= Table tennis at the 2019 Pan American Games – Qualification =

The following is the qualification system and list of qualified nations for the table tennis at the 2019 Pan American Games competition.

==Qualification system==
A total of 84 athletes will qualify to compete (42 men and 42 women). Each nation may enter a maximum of 6 athletes (three per gender). In each gender there will be a total of 12 teams qualified, with one team per event reserved for the host nation Peru. Six places will be allocated for singles events (by gender) to athletes that have obtained the best results at the qualification tournament for singles events of the Pan American Games. Athletes qualified through various qualifying events.

The top six teams (for men and women) at the 2018 Pan American Championships, the top placed team from the Caribbean, Central America, South America and North America (not already qualified), and the top team not qualified as of the May 2019 world rankings each qualified a team. As stated earlier, Peru also qualified a team in each event.
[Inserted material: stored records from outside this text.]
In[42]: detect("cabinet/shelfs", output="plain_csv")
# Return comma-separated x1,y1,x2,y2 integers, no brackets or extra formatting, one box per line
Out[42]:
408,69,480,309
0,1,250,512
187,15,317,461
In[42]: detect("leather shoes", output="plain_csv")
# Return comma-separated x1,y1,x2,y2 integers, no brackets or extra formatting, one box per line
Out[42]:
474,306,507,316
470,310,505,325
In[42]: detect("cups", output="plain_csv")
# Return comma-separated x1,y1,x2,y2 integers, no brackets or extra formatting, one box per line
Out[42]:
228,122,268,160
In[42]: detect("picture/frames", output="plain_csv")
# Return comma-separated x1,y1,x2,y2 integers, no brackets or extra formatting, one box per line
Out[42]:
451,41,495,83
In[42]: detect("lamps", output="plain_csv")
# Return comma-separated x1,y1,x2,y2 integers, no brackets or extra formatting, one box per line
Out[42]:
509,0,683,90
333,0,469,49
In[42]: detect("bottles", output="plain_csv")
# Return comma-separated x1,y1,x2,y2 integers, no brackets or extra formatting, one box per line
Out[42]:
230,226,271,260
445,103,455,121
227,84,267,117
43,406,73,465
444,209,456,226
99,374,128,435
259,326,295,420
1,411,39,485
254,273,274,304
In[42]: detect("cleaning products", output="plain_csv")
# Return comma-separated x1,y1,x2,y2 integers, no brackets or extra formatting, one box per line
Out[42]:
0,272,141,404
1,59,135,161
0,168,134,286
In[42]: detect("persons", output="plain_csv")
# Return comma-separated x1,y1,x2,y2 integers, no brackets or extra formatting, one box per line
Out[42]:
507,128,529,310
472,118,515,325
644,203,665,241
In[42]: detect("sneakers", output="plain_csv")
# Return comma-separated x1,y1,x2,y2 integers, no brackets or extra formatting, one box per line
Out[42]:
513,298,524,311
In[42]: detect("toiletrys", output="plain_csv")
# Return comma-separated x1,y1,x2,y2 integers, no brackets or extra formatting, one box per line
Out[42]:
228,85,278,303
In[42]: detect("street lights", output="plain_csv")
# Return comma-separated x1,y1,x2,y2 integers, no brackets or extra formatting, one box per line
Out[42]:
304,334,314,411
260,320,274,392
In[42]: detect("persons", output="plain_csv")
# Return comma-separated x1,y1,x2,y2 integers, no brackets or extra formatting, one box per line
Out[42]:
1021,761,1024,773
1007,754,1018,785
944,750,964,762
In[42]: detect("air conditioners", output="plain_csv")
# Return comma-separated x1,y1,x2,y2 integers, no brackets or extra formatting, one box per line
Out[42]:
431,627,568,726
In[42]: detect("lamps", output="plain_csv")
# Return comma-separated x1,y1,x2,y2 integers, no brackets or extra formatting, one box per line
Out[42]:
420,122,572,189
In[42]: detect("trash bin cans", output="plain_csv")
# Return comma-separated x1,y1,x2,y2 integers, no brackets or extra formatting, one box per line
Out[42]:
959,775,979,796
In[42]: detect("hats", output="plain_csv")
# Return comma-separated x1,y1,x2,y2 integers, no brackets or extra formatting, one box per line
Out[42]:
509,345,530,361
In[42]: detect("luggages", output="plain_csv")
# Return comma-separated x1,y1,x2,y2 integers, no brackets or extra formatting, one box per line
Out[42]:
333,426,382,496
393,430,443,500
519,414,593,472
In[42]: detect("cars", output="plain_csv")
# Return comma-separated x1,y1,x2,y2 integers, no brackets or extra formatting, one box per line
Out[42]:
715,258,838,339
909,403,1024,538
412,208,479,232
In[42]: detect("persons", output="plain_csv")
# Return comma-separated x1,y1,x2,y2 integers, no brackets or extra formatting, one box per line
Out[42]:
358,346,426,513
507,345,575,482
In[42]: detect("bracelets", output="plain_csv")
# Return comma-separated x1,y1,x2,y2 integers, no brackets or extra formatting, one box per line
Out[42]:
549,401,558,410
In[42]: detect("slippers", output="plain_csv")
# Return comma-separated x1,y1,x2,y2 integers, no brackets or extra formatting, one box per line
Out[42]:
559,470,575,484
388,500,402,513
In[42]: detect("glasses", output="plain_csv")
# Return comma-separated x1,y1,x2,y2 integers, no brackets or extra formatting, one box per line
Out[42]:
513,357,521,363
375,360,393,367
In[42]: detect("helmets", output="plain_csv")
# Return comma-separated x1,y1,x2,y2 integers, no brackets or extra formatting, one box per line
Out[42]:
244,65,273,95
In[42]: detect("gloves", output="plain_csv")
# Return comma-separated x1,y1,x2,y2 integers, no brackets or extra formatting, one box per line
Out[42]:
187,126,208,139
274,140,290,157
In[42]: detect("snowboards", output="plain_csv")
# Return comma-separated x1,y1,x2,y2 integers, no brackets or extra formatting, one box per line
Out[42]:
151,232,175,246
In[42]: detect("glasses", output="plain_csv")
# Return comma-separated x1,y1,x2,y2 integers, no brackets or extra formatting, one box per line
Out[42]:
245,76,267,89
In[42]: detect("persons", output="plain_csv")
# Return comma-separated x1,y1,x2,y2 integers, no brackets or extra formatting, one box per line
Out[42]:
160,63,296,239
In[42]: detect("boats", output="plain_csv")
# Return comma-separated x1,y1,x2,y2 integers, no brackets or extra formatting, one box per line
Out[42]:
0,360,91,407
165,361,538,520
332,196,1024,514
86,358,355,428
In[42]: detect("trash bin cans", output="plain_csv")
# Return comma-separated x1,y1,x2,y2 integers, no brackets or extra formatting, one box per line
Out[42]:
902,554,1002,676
The last 6 spots were awarded to individuals, with a maximum of two per nation.

==Qualification timeline==

| Event | Date | Venue |
|---|---|---|
| Pan American Championships | November 20–25 | CHI Santiago |
| 2019 Caribbean Championships | March 24–25 | GUY Georgetown |
| 2019 Central American Championships | April 2–6 | GUA Guatemala City |
| 2019 South American Championships | April 2–7 | ARG Buenos Aires |
| North American Selection | — | — |
| World team ranking | May 1, 2019 | — |
| 2019 Qualification Tournament | May 24–25 | GUA Guatemala City |

==Qualification summary==

| NOC | Men |  | Women |  | Total |
| Individual | Team | Individual | Team |
| Argentina | 3 | X | 3 | X | 6 |
| Brazil | 3 | X | 3 | X | 6 |
| Canada | 3 | X | 3 | X | 6 |
| Chile | 3 | X | 3 | X | 6 |
| Colombia | 1 |  | 3 | X | 4 |
| Cuba | 3 | X | 3 | X | 6 |
| Dominican Republic | 3 | X | 3 | X | 6 |
| Ecuador | 3 | X | 2 |  | 5 |
| Guatemala | 2 |  | 3 | X | 5 |
| Guyana |  |  | 1 |  | 1 |
| Honduras | 1 |  |  |  | 1 |
| Mexico | 3 | X | 3 | X | 6 |
| Paraguay | 3 | X | 1 |  | 4 |
| Peru | 3 | X | 3 | X | 6 |
| Puerto Rico | 3 | X | 3 | X | 6 |
| Trinidad and Tobago |  |  | 1 |  | 1 |
| United States | 3 | X | 3 | X | 6 |
| Venezuela | 2 |  | 1 |  | 3 |
| Total: 18 NOCs | 42 | 12 | 42 | 12 | 84 |

==Men==

| Competition/Ranking | Athletes per NOC | Total | Qualified |
|---|---|---|---|
| Host Nation | 3 | 3 | Peru |
| Pan American Championships | 3 | 18 | Brazil Chile Paraguay United States Argentina Cuba |
| Caribbean | 3 | 3 | Puerto Rico |
| Central America | 3 | 3 | Mexico |
| South America | 3 | 3 | Ecuador |
| North America | 3 | 3 | Canada |
| World team ranking | 3 | 3 | Dominican Republic |
| Individuals | 1 | 6 | Jose You (HON) Julien Ramos (COL) Hector Gatica (GUA) Cecilio Correa (VEN) Heber Moscoso (GUA) Marco Navas (VEN) |
| TOTAL |  | 42 |  |

==Women==

| Competition/Ranking | Athletes per NOC | Total | Qualified |
|---|---|---|---|
| Host Nation | 3 | 3 | Peru |
| Pan American Championships | 3 | 18 | Brazil Canada Cuba United States Argentina Puerto Rico |
| Caribbean | 3 | 3 | Dominican Republic |
| Central America | 3 | 3 | Guatemala |
| South America | 3 | 3 | Colombia |
| North America | 3 | 3 | — |
| World team ranking | 3 | 6 | Chile Mexico |
| Individuals | 1 | 6 | Mylena Plaza (ECU) Nathaly Paredes (ECU) Chelsea Edghill (GUY) Neridee Nino (VEN) Rheann Chung (TRI) Layla Gomez (PAR) |
| TOTAL |  | 42 |  |

- No North American selection occurred, as both Canada and the USA already qualified.